I have said it was as in the Beck case. I might well have gone to a more classic example, for in all its details this seems to me to form a kind of squalid Dreyfus case. The parallel is extraordinarily close. You have a Parsee, instead of a Jew, with a young and promising career blighted, in each case the degradation from a profession and the campaign for redress and restoration, in each case questions of forgery and handwriting arise, with Esterhazy in the one, and the anonymous writer in the other. Finally, I regret to say that in the one case you have a clique of French officials going from excess to excess in order to cover an initial mistake, and that in the other you have the Staffordshire police acting in the way I have described.

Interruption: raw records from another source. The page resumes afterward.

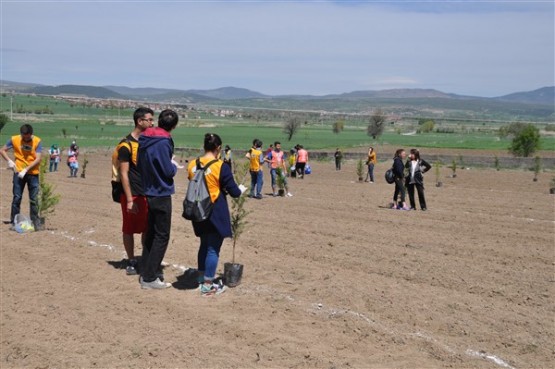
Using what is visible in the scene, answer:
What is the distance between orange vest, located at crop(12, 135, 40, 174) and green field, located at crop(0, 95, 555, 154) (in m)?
47.4

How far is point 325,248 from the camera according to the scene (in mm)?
10969

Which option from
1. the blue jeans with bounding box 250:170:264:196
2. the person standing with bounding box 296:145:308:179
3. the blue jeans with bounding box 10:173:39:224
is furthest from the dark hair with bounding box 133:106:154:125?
the person standing with bounding box 296:145:308:179

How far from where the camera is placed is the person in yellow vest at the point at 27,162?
11641 millimetres

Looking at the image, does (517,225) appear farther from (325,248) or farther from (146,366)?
(146,366)

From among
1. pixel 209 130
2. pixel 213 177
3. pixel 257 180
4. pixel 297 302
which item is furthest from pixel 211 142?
pixel 209 130

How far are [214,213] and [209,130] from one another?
105946mm

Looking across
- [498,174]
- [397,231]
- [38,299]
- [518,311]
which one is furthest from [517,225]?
[498,174]

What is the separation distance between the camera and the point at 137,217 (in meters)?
8.62

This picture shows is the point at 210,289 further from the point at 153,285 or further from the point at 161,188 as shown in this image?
the point at 161,188

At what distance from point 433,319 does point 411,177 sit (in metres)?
10.1

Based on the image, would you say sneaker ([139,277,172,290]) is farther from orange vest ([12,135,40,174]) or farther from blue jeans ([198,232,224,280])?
orange vest ([12,135,40,174])

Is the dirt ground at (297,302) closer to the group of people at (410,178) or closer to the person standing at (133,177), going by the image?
the person standing at (133,177)

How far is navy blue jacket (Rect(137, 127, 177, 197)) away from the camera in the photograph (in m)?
7.93

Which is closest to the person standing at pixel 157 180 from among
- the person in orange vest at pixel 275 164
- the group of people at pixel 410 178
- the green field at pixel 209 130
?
the group of people at pixel 410 178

And that brings me to what is the most painful part of my statement, and the one which I would be most glad to shirk were it possible for me to do so. No account of the case is complete which does not deal with the attitude taken up by Captain Anson, Chief Constable of Staffordshire, against this unhappy young man. It must, I suppose, have taken its root in those far-off days from 1892 to 1895, when Edalji was little more than a boy, and when Sergeant Upton, for reasons which make a tale by themselves, sent reports against him to his superior at Stafford. It was at that early date that Captain Anson delivered those two memorable dicta.- “You may tell your son at once that I will not believe any profession of ignorance,” and “I will endeavour to get the offender a dose of penal servitude.”

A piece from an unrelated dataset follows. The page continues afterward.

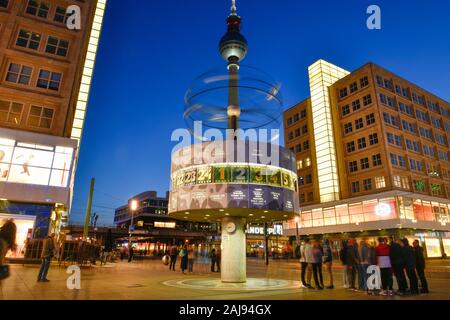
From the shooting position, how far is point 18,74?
3003 cm

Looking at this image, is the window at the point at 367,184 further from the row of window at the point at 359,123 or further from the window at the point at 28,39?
the window at the point at 28,39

Now, I have no doubt Captain Anson was quite honest in his dislike, and unconscious of his own prejudice. It would be folly to think otherwise. But men in his position have no right to yield to such feelings. They are too powerful, others are too weak, and the consequences are too terrible. As I trace the course of events this dislike of their chief s filtered down until it came to imbue the whole force, and when they had George Edalji they did not give him the most elementary justice, as is shown by the fact that they did not prosecute Green at a time when his prosecution would have endangered the case against Edalji.